Felix écouta raide le récit de Jack sur les événements survenus en son absence. « Je vois. Heureusement qu'il n'est pas mort, va prévenir Leïla de prendre en charge ses frais médicaux en mon nom, et assure-toi qu'on lui serve tout ce qu'il désire à l'hôpital. »

Jack, qui crut que Felix faisait preuve de bonté, répondit la poitrine bombée : « Comme vous le souhaitez, jeune maître, c'est vraiment une bénédiction d'être vos subordonnés. »

Felix sourit en coin et pensa : *J'en doute. Si je n'avais pas forcé Leïla à prendre des mesures extrêmes pour satisfaire ma demande, il irait encore bien.*

Il fit demi-tour et se dirigea vers l'ascenseur en fronçant les sourcils. *C'est mon deuxième erreur de jugement. Je ne suis toujours pas habitué au fait que les corps des terriens sont encore fragiles et peuvent mourir à la moindre erreur.*

Il fixa l'ascenseur une seconde et murmura : « Monsieur Kled, ne vous inquiétez pas, ce ne sera pas long avant que votre corps ne retrouve sa forme optimale. Patientez encore un peu, l'Invitation est juste au coin de la rue. »

*Il est temps de commencer à m'adapter à mon corps faible, sinon je finirai mort d'avoir surestimé ma propre force, plus tôt que tard.*

Il jeta un dernier coup d'œil à l'ascenseur et se dirigea vers les escaliers. Il comptait les gravir pour rejoindre sa suite, qui était au trentième étage !

Juste au moment où il commença à monter, déterminé, il vit Leïla en pleurs, assise sur une marche.

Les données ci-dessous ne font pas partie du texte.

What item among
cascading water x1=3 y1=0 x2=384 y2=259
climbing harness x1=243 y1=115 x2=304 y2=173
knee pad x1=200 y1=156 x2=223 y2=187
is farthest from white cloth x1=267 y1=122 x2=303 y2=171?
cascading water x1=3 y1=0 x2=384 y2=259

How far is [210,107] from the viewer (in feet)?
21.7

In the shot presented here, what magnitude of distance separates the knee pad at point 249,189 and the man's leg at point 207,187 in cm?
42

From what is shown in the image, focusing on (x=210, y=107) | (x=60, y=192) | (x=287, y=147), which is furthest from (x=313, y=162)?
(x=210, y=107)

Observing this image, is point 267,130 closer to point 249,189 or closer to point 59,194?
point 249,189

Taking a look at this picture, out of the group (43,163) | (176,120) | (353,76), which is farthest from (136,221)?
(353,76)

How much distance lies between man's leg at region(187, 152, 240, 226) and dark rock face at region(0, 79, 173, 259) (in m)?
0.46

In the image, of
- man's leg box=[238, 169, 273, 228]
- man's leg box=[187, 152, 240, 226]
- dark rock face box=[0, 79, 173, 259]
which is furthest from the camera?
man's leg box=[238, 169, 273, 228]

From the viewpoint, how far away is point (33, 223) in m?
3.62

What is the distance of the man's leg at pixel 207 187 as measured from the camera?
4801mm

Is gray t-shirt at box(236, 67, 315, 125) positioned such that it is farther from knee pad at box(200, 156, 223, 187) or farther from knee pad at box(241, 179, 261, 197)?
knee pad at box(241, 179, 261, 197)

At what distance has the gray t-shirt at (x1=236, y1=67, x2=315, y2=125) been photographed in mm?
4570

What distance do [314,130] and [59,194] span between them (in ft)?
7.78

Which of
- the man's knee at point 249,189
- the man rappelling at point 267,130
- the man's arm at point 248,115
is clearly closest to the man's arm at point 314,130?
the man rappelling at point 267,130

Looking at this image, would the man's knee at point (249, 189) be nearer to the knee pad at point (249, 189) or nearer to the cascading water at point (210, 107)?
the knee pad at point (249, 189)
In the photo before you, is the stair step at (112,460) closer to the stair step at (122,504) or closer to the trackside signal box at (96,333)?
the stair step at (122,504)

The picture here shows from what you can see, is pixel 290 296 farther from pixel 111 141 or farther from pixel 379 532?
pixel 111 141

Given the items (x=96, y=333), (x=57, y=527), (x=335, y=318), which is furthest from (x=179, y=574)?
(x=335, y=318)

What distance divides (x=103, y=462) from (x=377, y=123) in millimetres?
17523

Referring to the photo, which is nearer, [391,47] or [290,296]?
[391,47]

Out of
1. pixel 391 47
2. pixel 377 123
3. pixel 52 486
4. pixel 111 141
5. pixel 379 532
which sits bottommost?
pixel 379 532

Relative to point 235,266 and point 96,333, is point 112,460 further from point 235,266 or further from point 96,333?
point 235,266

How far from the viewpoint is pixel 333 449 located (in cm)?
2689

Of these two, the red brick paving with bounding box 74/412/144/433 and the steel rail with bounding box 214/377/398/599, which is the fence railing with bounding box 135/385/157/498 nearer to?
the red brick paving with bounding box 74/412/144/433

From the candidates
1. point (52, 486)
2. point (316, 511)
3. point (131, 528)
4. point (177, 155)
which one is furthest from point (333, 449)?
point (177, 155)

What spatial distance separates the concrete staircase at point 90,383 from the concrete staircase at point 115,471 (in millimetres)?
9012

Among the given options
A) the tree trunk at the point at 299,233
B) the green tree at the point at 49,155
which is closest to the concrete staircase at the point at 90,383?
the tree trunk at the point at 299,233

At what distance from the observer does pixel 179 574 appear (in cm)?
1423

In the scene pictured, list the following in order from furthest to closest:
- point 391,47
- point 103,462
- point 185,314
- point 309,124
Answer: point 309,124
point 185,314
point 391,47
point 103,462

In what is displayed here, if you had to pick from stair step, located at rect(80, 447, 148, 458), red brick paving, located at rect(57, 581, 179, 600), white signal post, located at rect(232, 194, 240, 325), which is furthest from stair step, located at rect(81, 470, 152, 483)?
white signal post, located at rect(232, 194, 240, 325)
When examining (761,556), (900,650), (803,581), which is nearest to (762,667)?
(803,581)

Felix soupira à cette vue et s'assit à côté d'elle. Il lui tapota doucement l'épaule et s'excusa : « Je suis désolé de te faire traverser ça. Les blessures de Kled sont entièrement de ma faute, alors ne t'en veux pas, puisque je m'occuperai de tout bientôt. »

Sans attendre sa réponse, Felix gravit l'escalier. Au fil des marches, il l'entendit dire à haute voix : « Jeune maître Felix, l'ascenseur est réparé, pourquoi ne l'avez-vous pas pris ? »

« Parce que je ne le mérite pas, vous, servez-vous-en. À partir de maintenant, je n'utiliserai que les escaliers pour expier mon erreur. »

Pendant ce temps, sa vraie pensée était en fait de commencer à entraîner son endurance en les utilisant. Après tout, il ne pouvait pas juste attendre sans rien faire, sachant que l'Invitation arriverait quinze jours plus tard.

Mieux valait s'entraîner pour préparer un peu son corps à la douleur infernale qui viendrait lorsqu'il tenterait d'éveiller sa lignée en l'intégrant.

....

Quinze minutes plus tard...

Felix s'effondra sur les genoux, haletant à chaque seconde après avoir atteint son étage. Il essaya d'appeler les domestiques, mais sa voix sèche et rauque ne porta pas loin.

Il renonça et s'allongea là, par terre, la poitrine se soulevant et s'abaissant.

*Est-ce que je peux vraiment faire ça chaque jour ? Ça semble impossible avec mon endurance.*

Il secoua la tête et tenta de se relever. *Reprends-toi Felix, tu étais paresseux dans ta vie précédente et ça t'a coûté cher. Il est temps de prendre l'intégration au sérieux. Et la première étape, c'est de conquérir ces escaliers de la mort.*

Ensuite, il marcha lentement vers sa suite en s'appuyant au mur.

Quelques minutes plus tard. Il enleva ses vêtements, enfila un pyjama et s'effondra sur le lit, les yeux fermés et l'expression détendue. Il était vraiment mort de fatigue.